§ Passage provided:
Start of Block

Skip to main content

ACME

The Automatic Certificate Management Environment (ACME) protocol has revolutionized the way Transport Layer Security (TLS) certificates are issued and managed. This protocol automates the process of obtaining, installing, and renewing TLS/SSL certificates, which are crucial for securing network communications. TLS certificates provide authentication and encryption, ensuring that data transferred between users and servers remains private and secure.

ACME's ability to automate these tasks greatly simplifies certificate management, particularly for services like mail servers that require ongoing security maintenance. The protocol interacts with Certificate Authorities (CAs) to automate the verification of domain ownership and the issuance of certificates, significantly reducing manual effort and the risk of human error.

The integration of the Automatic Certificate Management Environment (ACME) protocol in the process of deploying TLS certificates brings a multitude of benefits, particularly in enhancing security and streamlining operational efficiency. One of the primary advantages is the substantial enhancement of security protocols. ACME's automated nature ensures that TLS certificates are always current and renewed before expiration. This continuous renewal process is crucial in maintaining a secure communication channel, as expired certificates can be a significant security liability, making the system vulnerable to various cyber threats.

Moreover, ACME's automation reduces the complexity and potential errors associated with manual certificate management. In traditional setups, the process of obtaining, installing, and periodically renewing TLS certificates can be labor-intensive and prone to human error. The automated processes ACME introduces negate these risks, ensuring a smoother, more reliable operation. This automation is particularly beneficial for organizations with limited IT resources, as it allows them to maintain high security standards without requiring extensive manual intervention.

Another significant benefit is cost-effectiveness. ACME, especially when used in conjunction with Certificate Authorities like Let's Encrypt, allows for the issuance of certificates at no additional cost. This accessibility is a game-changer for many organizations, as it reduces the financial barriers associated with securing their communications. By providing a free and automated way to obtain TLS certificates, ACME democratizes access to secure internet communications, making it feasible for even small-scale operators to maintain high security standards.

End of Block

§ The data:

Start of Block

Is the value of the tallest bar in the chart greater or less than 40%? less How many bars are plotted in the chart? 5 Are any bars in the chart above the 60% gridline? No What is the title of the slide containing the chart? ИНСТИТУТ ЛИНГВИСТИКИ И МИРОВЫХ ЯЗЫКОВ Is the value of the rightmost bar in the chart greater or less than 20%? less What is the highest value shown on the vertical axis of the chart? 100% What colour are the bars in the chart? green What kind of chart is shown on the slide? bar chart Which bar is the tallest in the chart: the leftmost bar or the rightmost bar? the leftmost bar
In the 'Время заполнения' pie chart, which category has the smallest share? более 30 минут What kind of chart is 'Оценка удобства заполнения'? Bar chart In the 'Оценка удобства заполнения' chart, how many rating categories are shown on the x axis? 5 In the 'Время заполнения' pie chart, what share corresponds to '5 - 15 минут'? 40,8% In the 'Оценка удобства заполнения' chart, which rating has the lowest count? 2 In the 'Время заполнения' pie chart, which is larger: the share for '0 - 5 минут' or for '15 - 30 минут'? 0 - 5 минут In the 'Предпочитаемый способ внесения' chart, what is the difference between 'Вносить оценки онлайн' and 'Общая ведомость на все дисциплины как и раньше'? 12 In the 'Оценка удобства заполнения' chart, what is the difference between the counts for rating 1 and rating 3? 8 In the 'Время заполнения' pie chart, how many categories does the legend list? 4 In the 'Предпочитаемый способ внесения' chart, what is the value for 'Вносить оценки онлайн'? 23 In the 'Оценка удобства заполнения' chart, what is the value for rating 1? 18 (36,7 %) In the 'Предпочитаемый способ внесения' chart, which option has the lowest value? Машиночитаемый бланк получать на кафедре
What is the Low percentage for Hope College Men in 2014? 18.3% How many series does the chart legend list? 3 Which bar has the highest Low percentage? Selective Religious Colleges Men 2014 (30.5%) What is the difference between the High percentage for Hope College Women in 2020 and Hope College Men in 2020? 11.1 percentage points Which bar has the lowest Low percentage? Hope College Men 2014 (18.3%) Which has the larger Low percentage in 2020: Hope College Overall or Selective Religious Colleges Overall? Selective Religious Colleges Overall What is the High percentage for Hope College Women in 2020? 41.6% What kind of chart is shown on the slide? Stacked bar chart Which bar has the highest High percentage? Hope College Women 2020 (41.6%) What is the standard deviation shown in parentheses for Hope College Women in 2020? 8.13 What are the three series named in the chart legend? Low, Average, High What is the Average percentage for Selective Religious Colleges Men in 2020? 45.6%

End of Block

§ Questions to answer:
1. Copy out word for word everything in the ACME page from "Skip to main" down to "private and secure.".
2. Decide whether each statement agrees with the ACME page, answering yes or no and quoting the words that settle it. (a) ACME automates obtaining, installing, and renewing TLS/SSL certificates. (b) Certificates issued through ACME with Let's Encrypt come with an extra charge. (c) The automation is described as especially helpful to organizations with limited IT resources.

§ Responses for each task:
1.
Skip to main content

ACME

The Automatic Certificate Management Environment (ACME) protocol has revolutionized the way Transport Layer Security (TLS) certificates are issued and managed. This protocol automates the process of obtaining, installing, and renewing TLS/SSL certificates, which are crucial for securing network communications. TLS certificates provide authentication and encryption, ensuring that data transferred between users and servers remains private and secure.

2.
(a) Yes: "This protocol automates the process of obtaining, installing, and renewing TLS/SSL certificates"
(b) No: "allows for the issuance of certificates at no additional cost"
(c) Yes: "This automation is particularly beneficial for organizations with limited IT resources"